Questa pagina è stata trascritta, formattata e riletta. |
versi di occasione | 295 |
xxv
a ferrante gonzaga
principe di Molfetta.
La tua man, che di Marte e di Bellona
la spada e l’asta è di trattar sempr’usa,
vòlto il sangue in inchiostro, or non ricusa
la pacifica penna in Elicona.
E la fronte, che d’elmo, ove risona
l’orribil tromba, ir suol cerchiata e chiusa,
al dolce canto de l’amica musa
prende di lauro ancor molle corona.
Oh novo Apollo, a cui s’arco e faretra
premono il fianco, sostener sonanti
sai di par, guerrer saggio, e plettro e cetra!

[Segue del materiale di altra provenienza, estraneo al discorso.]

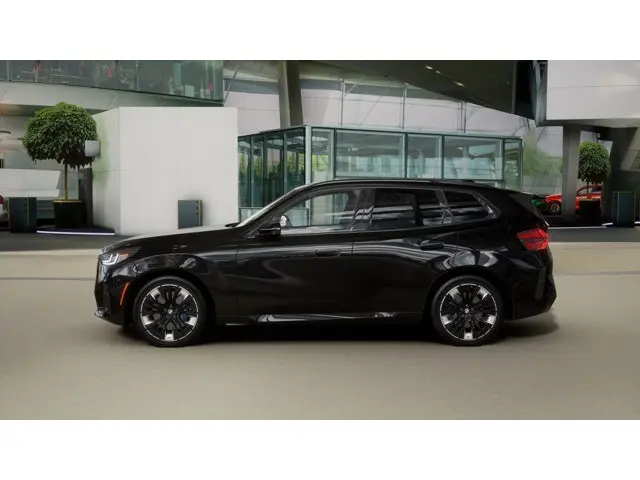 2026 BMW X3 30 XDRIVE photo 4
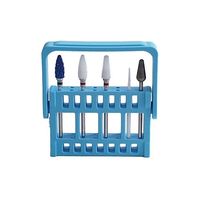 佐鳴 フットケアマシン用セラミックスアタッチメントセット 67-4505-15 1セット（直送品）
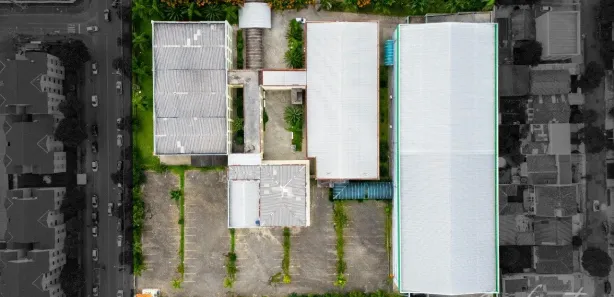 Prédio Inteiro à venda, 17469m² no Sítio Cercado, Curitiba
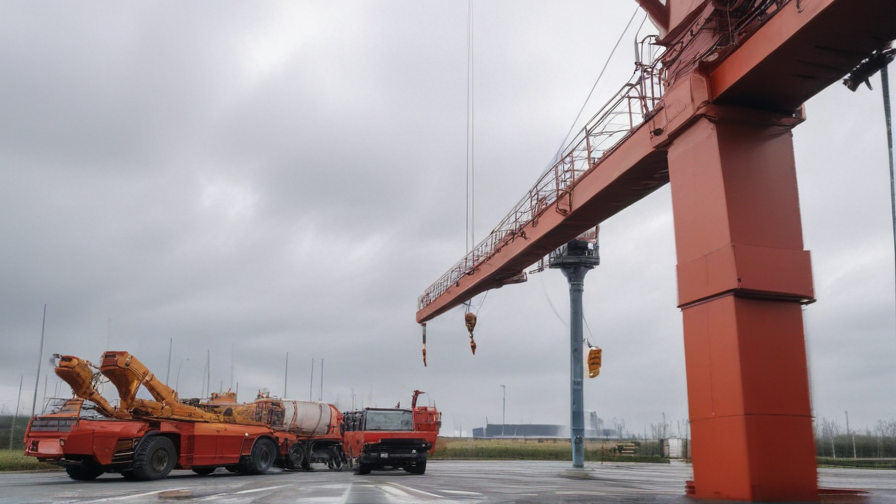 crane wind speed limit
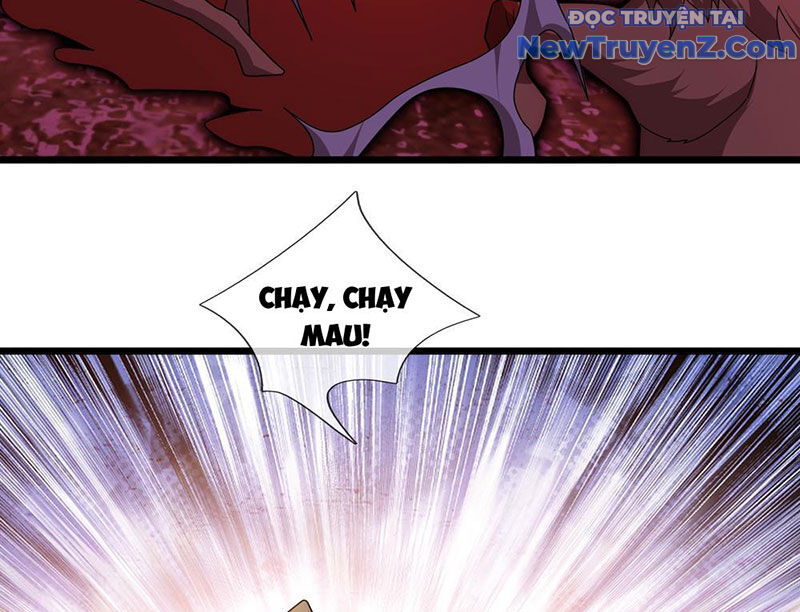 Tiên Làm Nô Thần Là Bộc, Đại Đế Làm Chó Giữ Nhà - Chapter 46 - Page 37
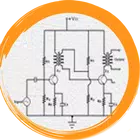 Learn Amplifiers Full icon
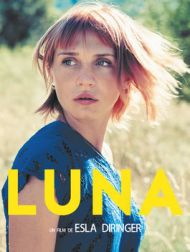 DVD Luna (2018)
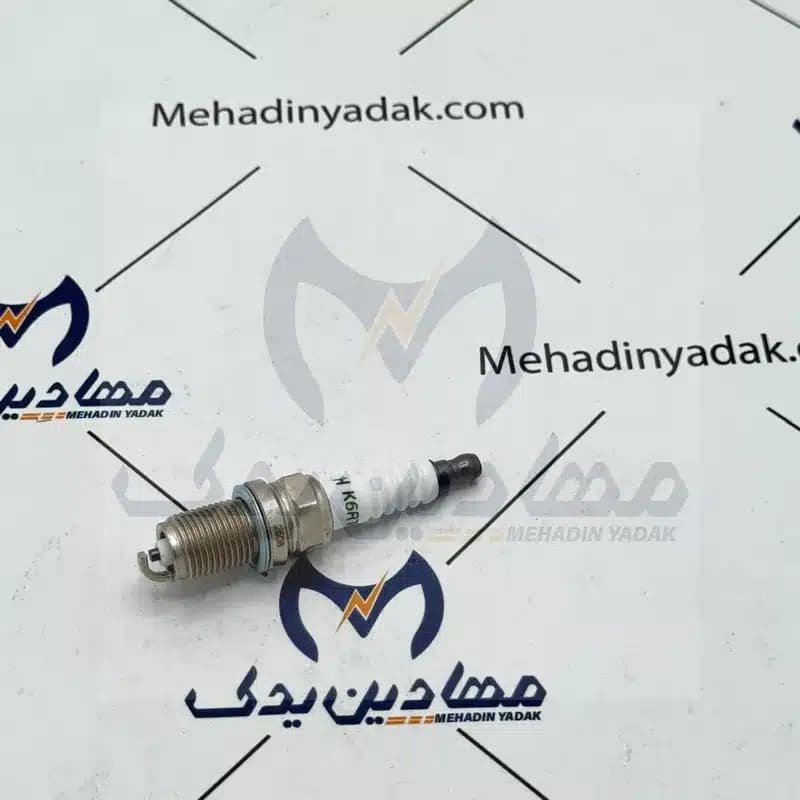شمع پژو405 تورچ ایساکو (بسته 4 عددی)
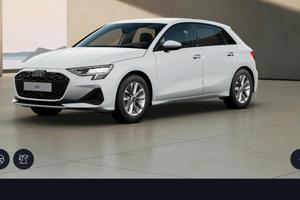 AUDI A3 SPB 30 TFSI 85 kW S tronic Business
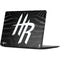 NBA Houston Rockets Black Animal Print Surface Laptop 7 13.8in Skin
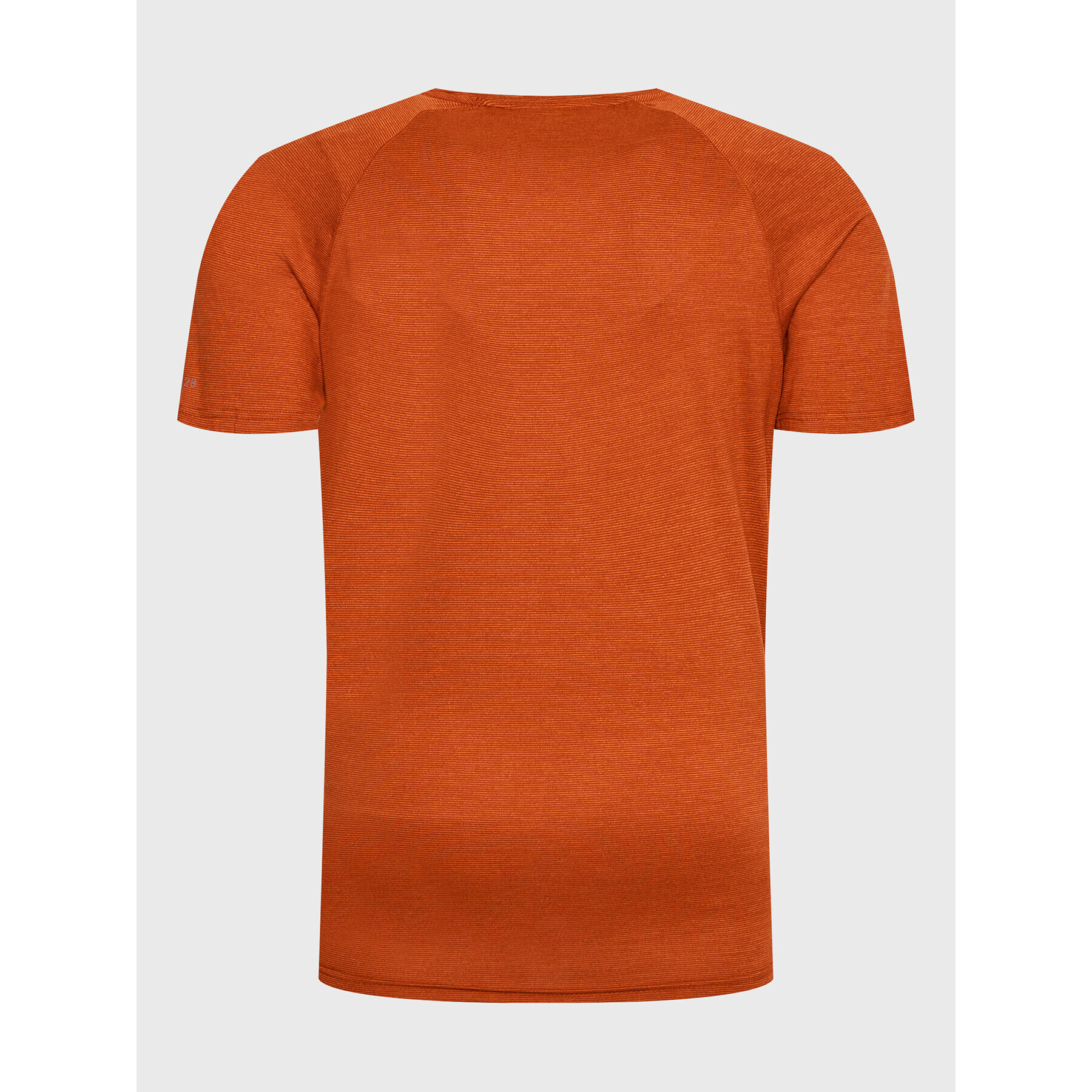 Dare2B Тишърт Persist DMT595 Оранжев Regular Fit - Pepit.bg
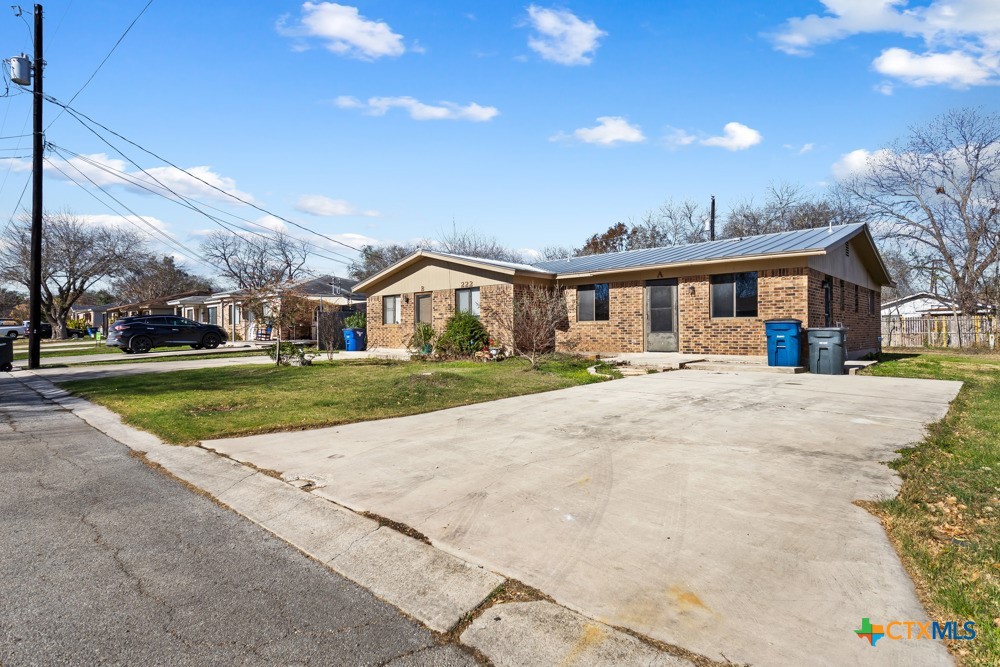 222 Redbud Lane A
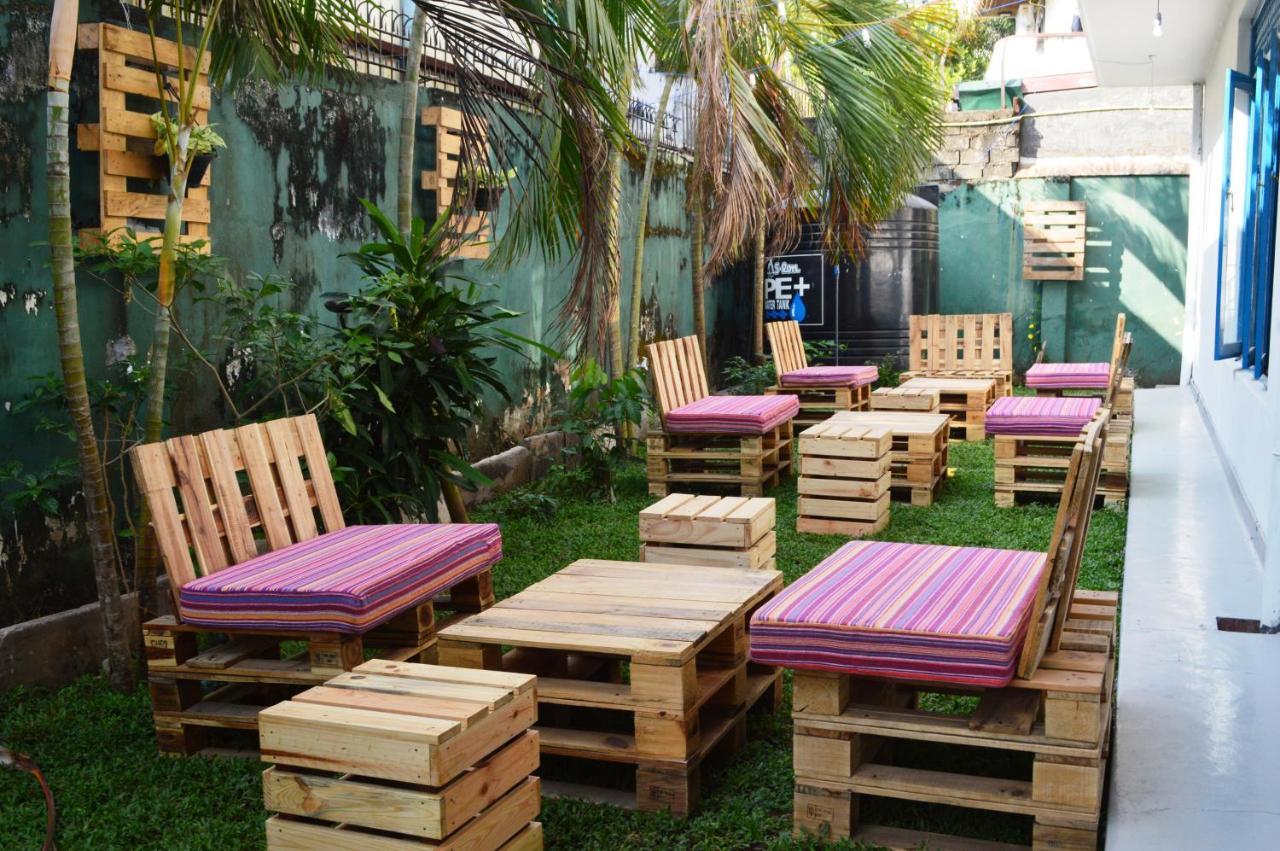 Groove House Hostels Colombo Kültér fotó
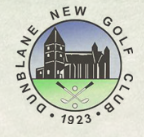 Dunblane New Golf Club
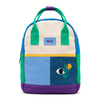 Mini Kyomo Banana Haven Backpack Muz Cenneti Sırt Çantası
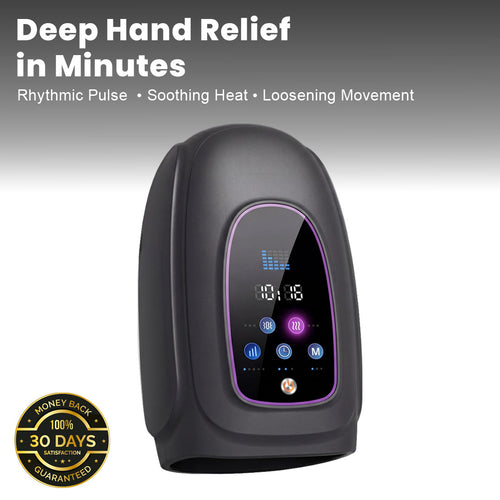 SoltraPulse Therapy Massager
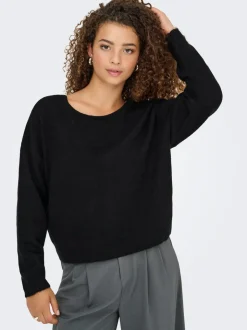 ONLADELE Strickpullover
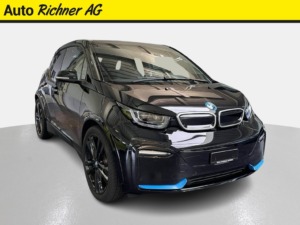BMW i3 S 120 Ah CH-Fahrzeug - Auto Richner AG - Verkaufsfiliale in Arbon | Carrosserie & Werkstatt in Steinach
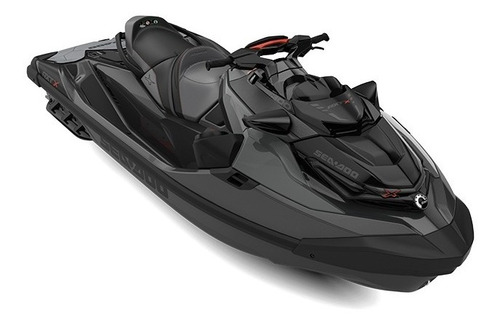 Imagen 2 de 16 de Sea Doo 300 Rxtx 300 Moto De Agua No Yamaha Mercury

Or chi di gloria egual fia che si vanti?
Da te, che morte dái, vita s’impetra;
tu fai l’illustri imprese, e tu le canti.
xxvi
al duca di atri acquaviva
in lode del figliuolo cardinale Ascanio.
Hai ben onde gioir, qualor fra noi
gli occhi abbassi qua giú da’ sommi giri,
anima illustre, e ne’ gran figli tuoi
tanti tuoi pregi, anzi te stessa ammiri.
Altri lá volge armato i pensier suoi,
ov’onor vero e vera gloria il tiri;
altri del grand’Ignazio i sacri eroi
regge e chiude nel cor santi desiri.
Ma tu mira fra lor sí come questi,
che ’n pace e ’n guerra il tuo valor pareggia,
nutre in petto real voglie celesti;
e, de l’eterno amor mentre fiammeggia,
emulo ancor de l’altro, il qual le vesti
del suo sangue lavò, d’ostro rosseggia.